## Instrução A:
No texto sobre Zumbi e a escravidão, liste as coisas que a frase iniciada por "Sabemos ainda hoje" diz sobre os escravos.
## Instrução B:
Segundo o texto sobre Zumbi e a escravidão, em que município fica hoje a região onde se situava o Quilombo dos Palmares?
## Instrução C:
Por favor, devolva o trecho do texto sobre Zumbi e a escravidão desde "O dia 20 de" até "libertar os cativos.", inclusive, sem alterar nada.

## Texto base:

╭──

O dia 20 de julho é dedicado a Zumbi, morto em 1695 e o mais famoso herói do Quilombo dos Palmares. O quilombo, situado na região hoje pertencente ao município de União dos Palmares, Alagoas, resistiu por quase um século e se desfez em 1710. Dessa época até a abolição da escravatura ainda se passaram quase dois séculos, pois o Brasil foi um dos últimos países a libertar os cativos.
Pelo menos é esta a informação básica apresentada e repetida per tempora nos livros escolares da história do Brasil. A bem da verdade, os acontecimentos, durante aquele longo e sinistro período em que homens escravizaram sumariamente seus semelhantes, se desenrolaram da forma mais brutal e impiedosa que ainda hoje se possa calcular.
Em toda a história humana, é possível que a escravidão responda pelo maior genocídio praticado durante centenas de anos contra homens e mulheres, acima de tudo eles, os negros traficados da África, em sua maior parte para as colônias imperiais nas Américas. Tratados como bichos – para usar uma comparação grosseira, uma vez que os bichos também devem ser tratados com dignidade – os escravos eram submetidos aos mais cruéis tratos, suplícios e torturas. Sabemos ainda hoje que eram trancafiados em senzalas, marcados a ferro em brasa e trabalhavam brutalmente sem ganho.
Deixando de lado os livros escolares de história, para buscar a verdade nua e crua em torno da escravatura no Brasil, vamos encontrar no escritor Laurentino Gomes, por exemplo, narrativas que nos deixam, a cada linha, cada vez mais aterrorizados. Em uma aprofundada trilogia, Laurentino dedica no livro intitulado 1808 um capítulo inteiro ao tema.
Os dados comovem e assustam. “Entre os séculos dezesseis e dezenove, cerca de 10 milhões de escravos africanos foram vendidos para as Américas. O Brasil, maior importador do continente, recebeu quase 40% desse total, algo entre 3,6 milhões e 4 milhões de cativos”.

╰──

## Lista de dados:
╭──

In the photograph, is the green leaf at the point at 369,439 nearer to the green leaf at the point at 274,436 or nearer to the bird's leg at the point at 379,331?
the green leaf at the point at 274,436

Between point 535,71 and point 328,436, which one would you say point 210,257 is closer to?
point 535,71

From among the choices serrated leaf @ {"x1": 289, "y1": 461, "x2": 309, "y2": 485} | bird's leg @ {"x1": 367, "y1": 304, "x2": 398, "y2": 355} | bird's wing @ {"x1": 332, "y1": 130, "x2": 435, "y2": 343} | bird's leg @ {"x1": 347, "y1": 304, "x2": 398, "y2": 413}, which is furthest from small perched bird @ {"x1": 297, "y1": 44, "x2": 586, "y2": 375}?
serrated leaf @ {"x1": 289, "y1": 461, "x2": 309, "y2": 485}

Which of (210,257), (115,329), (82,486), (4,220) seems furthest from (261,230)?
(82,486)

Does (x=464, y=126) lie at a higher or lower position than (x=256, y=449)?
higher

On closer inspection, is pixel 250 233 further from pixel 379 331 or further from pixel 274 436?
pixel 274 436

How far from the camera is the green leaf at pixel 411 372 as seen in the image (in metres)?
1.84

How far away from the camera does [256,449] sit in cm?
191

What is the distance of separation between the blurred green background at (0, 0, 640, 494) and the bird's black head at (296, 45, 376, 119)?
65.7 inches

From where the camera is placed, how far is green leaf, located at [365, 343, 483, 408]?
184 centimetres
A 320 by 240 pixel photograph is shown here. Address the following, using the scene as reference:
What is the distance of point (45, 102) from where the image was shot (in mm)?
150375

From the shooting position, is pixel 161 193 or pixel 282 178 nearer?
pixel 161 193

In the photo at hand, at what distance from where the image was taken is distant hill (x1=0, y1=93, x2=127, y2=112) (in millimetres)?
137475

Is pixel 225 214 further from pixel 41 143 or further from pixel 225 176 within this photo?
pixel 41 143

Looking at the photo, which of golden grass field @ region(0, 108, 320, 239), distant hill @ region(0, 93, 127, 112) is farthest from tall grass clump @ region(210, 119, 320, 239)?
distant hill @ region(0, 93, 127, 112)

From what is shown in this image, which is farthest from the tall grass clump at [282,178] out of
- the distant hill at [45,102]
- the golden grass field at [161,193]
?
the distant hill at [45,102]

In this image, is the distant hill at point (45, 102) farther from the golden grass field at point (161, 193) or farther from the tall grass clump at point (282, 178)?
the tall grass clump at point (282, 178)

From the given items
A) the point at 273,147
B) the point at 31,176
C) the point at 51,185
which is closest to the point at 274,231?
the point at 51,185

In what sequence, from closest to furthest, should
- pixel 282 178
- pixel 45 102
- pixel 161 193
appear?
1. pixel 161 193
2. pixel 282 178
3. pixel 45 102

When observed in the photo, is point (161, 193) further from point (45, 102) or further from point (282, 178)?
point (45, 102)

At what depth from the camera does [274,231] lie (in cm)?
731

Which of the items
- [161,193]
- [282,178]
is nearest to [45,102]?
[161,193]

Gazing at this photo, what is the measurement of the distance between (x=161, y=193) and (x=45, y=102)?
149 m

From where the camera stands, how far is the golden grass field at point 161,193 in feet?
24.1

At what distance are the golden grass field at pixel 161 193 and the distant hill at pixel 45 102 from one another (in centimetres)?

╰──

## Resultado A:
- Eram trancafiados em senzalas.
- Eram marcados a ferro em brasa.
- Trabalhavam brutalmente sem ganho.

## Resultado B:
Em União dos Palmares, Alagoas.

## Resultado C:
O dia 20 de julho é dedicado a Zumbi, morto em 1695 e o mais famoso herói do Quilombo dos Palmares. O quilombo, situado na região hoje pertencente ao município de União dos Palmares, Alagoas, resistiu por quase um século e se desfez em 1710. Dessa época até a abolição da escravatura ainda se passaram quase dois séculos, pois o Brasil foi um dos últimos países a libertar os cativos.